Even before he put down the vest and showed up at her place for good – because there was no turning back for either of them after that – he had known. It was part of what kept him away for so long.
Being with Karen was everything right, and good, and Frank hadn’t believed in a long, long time that those things should even be possible for him. That they could be what he deserved.
He only half-believes it even now. But if he’s going to hell for letting himself have this, then he might as well make the most of this one small corner of light and good things until then.
Still, they have their not-so-good days. The days that try to drag them back into those dark, buried places of their past, before they had this. Before they found something else that they could not afford to lose.
There’s the date of every funeral they’ve ever been to, every loved one they’ve had to bury. There are other kinds of anniversaries, too. Birthdays. Christmas. The day Frank got married. But they all carry with them the same kind of heaviness.
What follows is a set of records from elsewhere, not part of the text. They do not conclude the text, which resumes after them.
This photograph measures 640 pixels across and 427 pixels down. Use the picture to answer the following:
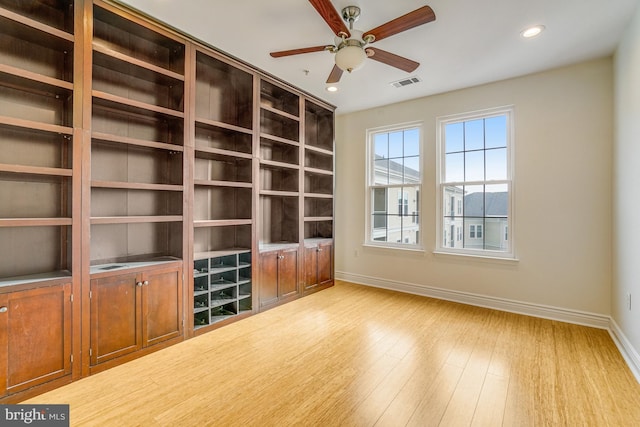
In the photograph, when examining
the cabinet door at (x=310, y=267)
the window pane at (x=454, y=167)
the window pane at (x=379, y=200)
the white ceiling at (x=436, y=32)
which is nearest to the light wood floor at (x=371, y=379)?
the cabinet door at (x=310, y=267)

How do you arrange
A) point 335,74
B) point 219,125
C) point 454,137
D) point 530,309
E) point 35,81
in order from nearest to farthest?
1. point 35,81
2. point 335,74
3. point 219,125
4. point 530,309
5. point 454,137

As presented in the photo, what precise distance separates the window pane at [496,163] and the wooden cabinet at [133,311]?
3895 mm

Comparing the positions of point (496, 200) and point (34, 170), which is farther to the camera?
point (496, 200)

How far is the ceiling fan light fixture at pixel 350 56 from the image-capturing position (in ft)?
7.79

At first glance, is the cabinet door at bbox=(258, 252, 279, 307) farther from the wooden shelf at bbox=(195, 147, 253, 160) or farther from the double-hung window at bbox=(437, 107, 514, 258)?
the double-hung window at bbox=(437, 107, 514, 258)

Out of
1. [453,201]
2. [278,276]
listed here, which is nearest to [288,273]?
[278,276]

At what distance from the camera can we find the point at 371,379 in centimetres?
232

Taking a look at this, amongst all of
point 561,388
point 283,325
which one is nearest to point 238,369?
point 283,325

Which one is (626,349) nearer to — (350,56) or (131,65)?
(350,56)

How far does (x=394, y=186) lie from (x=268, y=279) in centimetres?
243

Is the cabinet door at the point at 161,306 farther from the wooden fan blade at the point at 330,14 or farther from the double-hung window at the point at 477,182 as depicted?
the double-hung window at the point at 477,182

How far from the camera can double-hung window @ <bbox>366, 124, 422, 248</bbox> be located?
465cm

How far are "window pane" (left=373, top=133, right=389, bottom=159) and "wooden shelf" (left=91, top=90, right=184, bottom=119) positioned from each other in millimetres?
3131

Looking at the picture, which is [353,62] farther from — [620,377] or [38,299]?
[620,377]
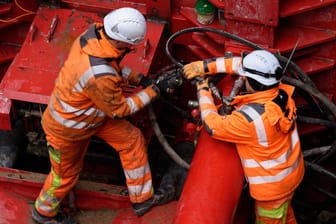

They all came to an end the same way.
There are more of these kinds of days than either of them would like to count – days that feel like they belong to some other life, but will never stop haunting them in the one they’re living now.
Each one comes with a static kind of silence around it.
They have their own ways of dealing. Frank rises even earlier than usual and goes for a run down the Hudson. He runs until his whole body might be on fire, and then he just keeps on going. Karen throws herself into her work; if she’s not out chasing leads, she’s hunkered down at her computer, fingers flying over the keys.
It takes some navigating, but they’ve learned how to be there for each other without overstepping – how to be gentle with all that silence, how to cradle it close without it breaking. How to let the silence know that it is not alone.
Karen has coffee waiting for him after his long morning runs – black, and scalding, just the way he likes it. She doesn’t tease him for it like she would on any other day, and every kiss that he gives her tastes just a touch bittersweet.
Frank, on his part, cleans their apartment, cooks her dinner. She’s not great at remembering to feed herself on a regular day, so on the hard ones in particular he makes sure the table she’s working at is well-stocked with actual food.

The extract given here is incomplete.